>> Start SOURCE RECORDS

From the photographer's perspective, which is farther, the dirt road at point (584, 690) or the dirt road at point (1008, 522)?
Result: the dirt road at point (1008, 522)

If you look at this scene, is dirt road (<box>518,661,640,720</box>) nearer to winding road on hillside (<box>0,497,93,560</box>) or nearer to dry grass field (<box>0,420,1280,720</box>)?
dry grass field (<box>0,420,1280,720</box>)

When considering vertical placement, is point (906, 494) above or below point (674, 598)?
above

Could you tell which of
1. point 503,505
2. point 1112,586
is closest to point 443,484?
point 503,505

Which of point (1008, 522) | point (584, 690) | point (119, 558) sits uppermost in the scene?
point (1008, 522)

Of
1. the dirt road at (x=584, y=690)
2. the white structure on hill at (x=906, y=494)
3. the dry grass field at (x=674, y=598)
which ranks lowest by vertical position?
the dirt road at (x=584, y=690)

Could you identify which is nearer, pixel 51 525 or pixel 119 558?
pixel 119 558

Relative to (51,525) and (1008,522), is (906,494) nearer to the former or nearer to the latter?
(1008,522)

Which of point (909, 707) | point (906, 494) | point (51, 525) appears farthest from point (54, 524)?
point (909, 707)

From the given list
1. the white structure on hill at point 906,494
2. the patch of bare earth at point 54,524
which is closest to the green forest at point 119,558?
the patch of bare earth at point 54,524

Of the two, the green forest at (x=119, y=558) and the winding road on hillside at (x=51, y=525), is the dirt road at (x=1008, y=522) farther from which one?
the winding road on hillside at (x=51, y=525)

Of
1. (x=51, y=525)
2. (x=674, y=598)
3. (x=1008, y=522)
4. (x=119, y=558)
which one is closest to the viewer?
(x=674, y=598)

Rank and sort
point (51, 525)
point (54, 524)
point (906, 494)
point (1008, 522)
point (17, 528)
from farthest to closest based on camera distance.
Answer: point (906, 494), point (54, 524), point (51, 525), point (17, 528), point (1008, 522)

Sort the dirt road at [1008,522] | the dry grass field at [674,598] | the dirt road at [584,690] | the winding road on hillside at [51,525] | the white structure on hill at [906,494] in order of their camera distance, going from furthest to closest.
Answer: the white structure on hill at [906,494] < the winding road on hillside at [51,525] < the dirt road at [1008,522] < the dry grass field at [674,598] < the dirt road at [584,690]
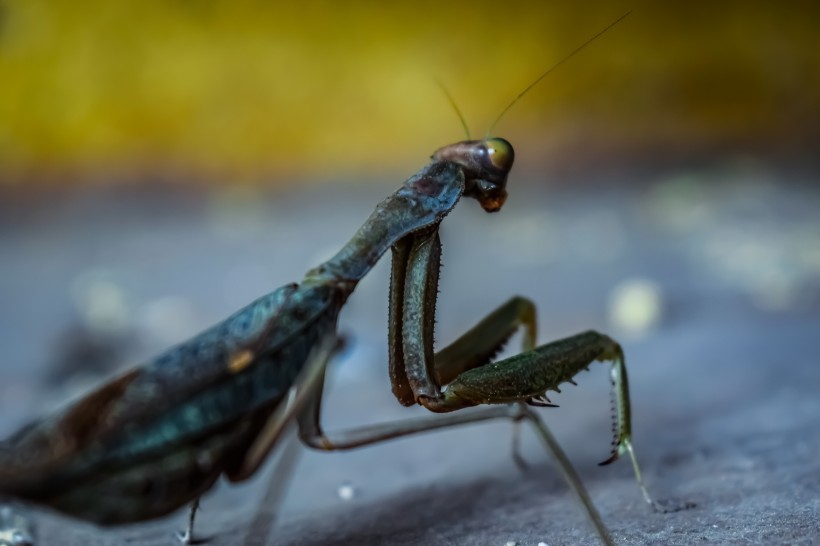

>> End SOURCE RECORDS

* _DIRECTION_:
Write out the lines above again, swapping every "green forest" for "stand of trees" and keeping everything else the same. Leave the pictures out.

* _RESPONSE TO THIS EXERCISE_:
From the photographer's perspective, which is farther, the dirt road at point (584, 690) or the dirt road at point (1008, 522)?
Result: the dirt road at point (1008, 522)

If you look at this scene, is dirt road (<box>518,661,640,720</box>) nearer to winding road on hillside (<box>0,497,93,560</box>) or nearer to dry grass field (<box>0,420,1280,720</box>)?
dry grass field (<box>0,420,1280,720</box>)

When considering vertical placement, is point (906, 494) above or below point (674, 598)?
above

Could you tell which of
1. point 503,505
2. point 1112,586
is closest to point 443,484?
point 503,505

Which of point (1008, 522) | point (584, 690) | point (119, 558) sits uppermost in the scene?
point (1008, 522)

Of
1. the dirt road at (x=584, y=690)
2. the white structure on hill at (x=906, y=494)
3. the dry grass field at (x=674, y=598)
which ranks lowest by vertical position?
the dirt road at (x=584, y=690)

Could you identify which is nearer, pixel 51 525 or pixel 119 558?
pixel 119 558

Relative to (51,525) and (1008,522), is (906,494) nearer to the former or nearer to the latter?
(1008,522)

Which of point (909, 707) | point (906, 494) | point (51, 525) appears farthest from point (54, 524)?
point (909, 707)

From the given list
1. the white structure on hill at point 906,494
2. the patch of bare earth at point 54,524
which is closest to the stand of trees at point 119,558?
the patch of bare earth at point 54,524

Of the two, the stand of trees at (x=119, y=558) and the winding road on hillside at (x=51, y=525), is the dirt road at (x=1008, y=522) farther from which one?
the winding road on hillside at (x=51, y=525)

Of
1. (x=51, y=525)
2. (x=674, y=598)
3. (x=1008, y=522)
4. (x=119, y=558)
which one is closest to the viewer?
(x=674, y=598)

Rank and sort
point (51, 525)
point (54, 524)
point (906, 494)
point (1008, 522)
point (17, 528)
from farthest to closest based on camera distance.
Answer: point (906, 494), point (54, 524), point (51, 525), point (17, 528), point (1008, 522)

Sort the dirt road at [1008,522] | the dry grass field at [674,598] | the dirt road at [584,690] | the winding road on hillside at [51,525] | the white structure on hill at [906,494] in order of their camera distance, going from furthest to closest.
Answer: the white structure on hill at [906,494] < the winding road on hillside at [51,525] < the dirt road at [1008,522] < the dry grass field at [674,598] < the dirt road at [584,690]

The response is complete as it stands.